▶ YOUR OBJECTIVE: Rewrite the listing from the line containing "Between [458,249] and" through the end of the listing, both ends included, keeping the requests unchanged. In the answers, multiply every coordinate by 1.45 and round to whole numbers, with halves rounded up.

Records
····················

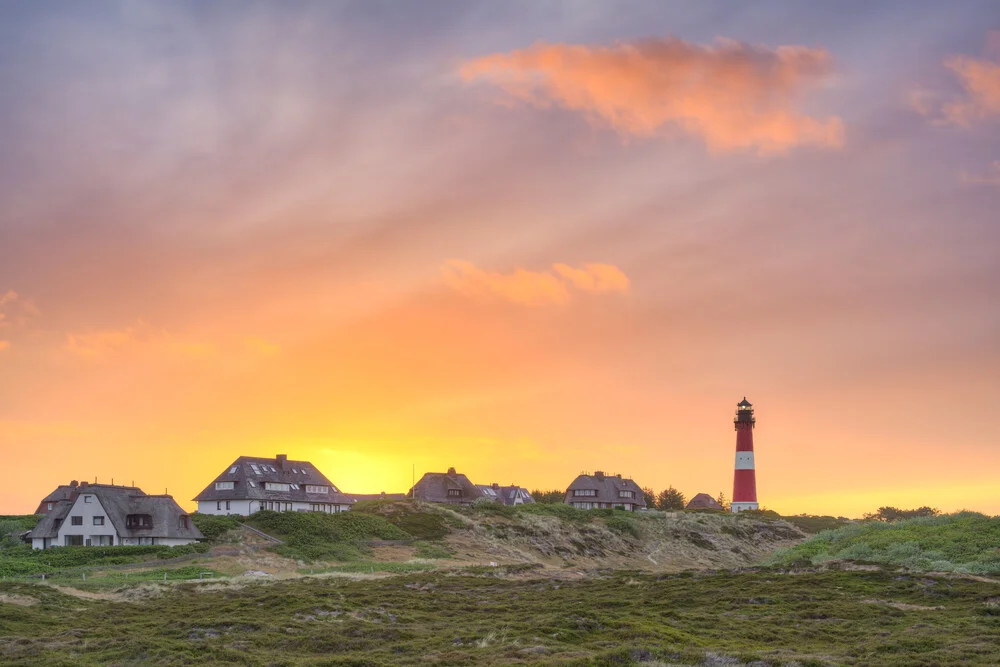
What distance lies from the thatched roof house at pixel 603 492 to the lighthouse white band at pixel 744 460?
18.9 metres

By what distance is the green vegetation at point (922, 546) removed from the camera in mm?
54250

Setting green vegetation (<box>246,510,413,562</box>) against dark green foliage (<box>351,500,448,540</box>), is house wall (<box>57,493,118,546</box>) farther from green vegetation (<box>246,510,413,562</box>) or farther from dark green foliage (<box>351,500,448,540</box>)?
dark green foliage (<box>351,500,448,540</box>)

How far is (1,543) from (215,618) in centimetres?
4549

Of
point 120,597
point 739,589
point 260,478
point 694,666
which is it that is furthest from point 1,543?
point 694,666

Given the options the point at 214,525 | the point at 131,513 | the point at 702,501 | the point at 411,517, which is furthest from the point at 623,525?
the point at 131,513

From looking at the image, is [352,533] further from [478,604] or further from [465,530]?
[478,604]

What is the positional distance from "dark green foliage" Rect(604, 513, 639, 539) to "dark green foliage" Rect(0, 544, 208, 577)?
5618 centimetres

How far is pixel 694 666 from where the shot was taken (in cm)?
3262

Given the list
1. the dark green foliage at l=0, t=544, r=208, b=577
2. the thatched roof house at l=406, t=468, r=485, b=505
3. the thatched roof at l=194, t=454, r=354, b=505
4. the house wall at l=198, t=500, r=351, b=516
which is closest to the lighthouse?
the thatched roof house at l=406, t=468, r=485, b=505

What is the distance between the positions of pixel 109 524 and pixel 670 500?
388 ft

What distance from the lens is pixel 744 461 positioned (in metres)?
140

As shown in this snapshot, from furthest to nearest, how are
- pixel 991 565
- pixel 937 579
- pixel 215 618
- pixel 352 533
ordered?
1. pixel 352 533
2. pixel 991 565
3. pixel 937 579
4. pixel 215 618

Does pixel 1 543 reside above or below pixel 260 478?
below

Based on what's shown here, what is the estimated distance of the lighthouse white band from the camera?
139625mm
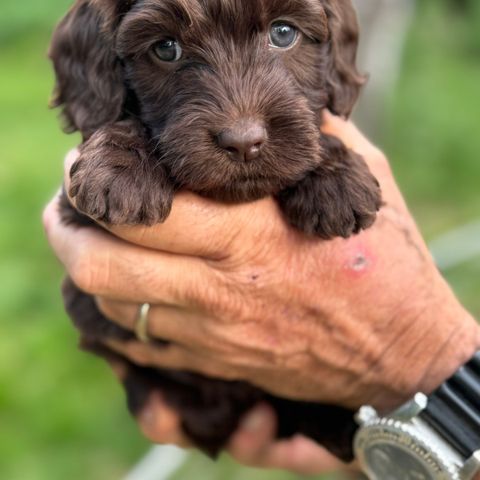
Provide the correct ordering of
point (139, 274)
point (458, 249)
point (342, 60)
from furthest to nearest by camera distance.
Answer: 1. point (458, 249)
2. point (342, 60)
3. point (139, 274)

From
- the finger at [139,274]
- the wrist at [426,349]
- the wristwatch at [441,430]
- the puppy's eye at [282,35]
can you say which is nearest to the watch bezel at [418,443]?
the wristwatch at [441,430]

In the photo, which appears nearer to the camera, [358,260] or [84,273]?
[84,273]

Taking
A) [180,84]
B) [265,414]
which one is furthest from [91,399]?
[180,84]

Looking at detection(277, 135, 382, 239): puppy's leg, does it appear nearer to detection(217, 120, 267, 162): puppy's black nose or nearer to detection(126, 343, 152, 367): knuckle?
detection(217, 120, 267, 162): puppy's black nose

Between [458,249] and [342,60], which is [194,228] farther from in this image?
[458,249]

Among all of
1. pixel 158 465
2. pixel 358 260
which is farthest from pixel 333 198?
pixel 158 465

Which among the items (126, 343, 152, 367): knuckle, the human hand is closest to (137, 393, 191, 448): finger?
(126, 343, 152, 367): knuckle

····················

▶ WRITTEN SOLUTION:
Between [458,249] and [342,60], which is [194,228] farther from in this image?
[664,361]

Among all of
1. pixel 158 465
2. pixel 358 260
which is farthest from pixel 333 198?
pixel 229 674

Which among the items (126, 343, 152, 367): knuckle, the human hand is closest to (137, 393, 191, 448): finger?
(183, 497, 220, 532): knuckle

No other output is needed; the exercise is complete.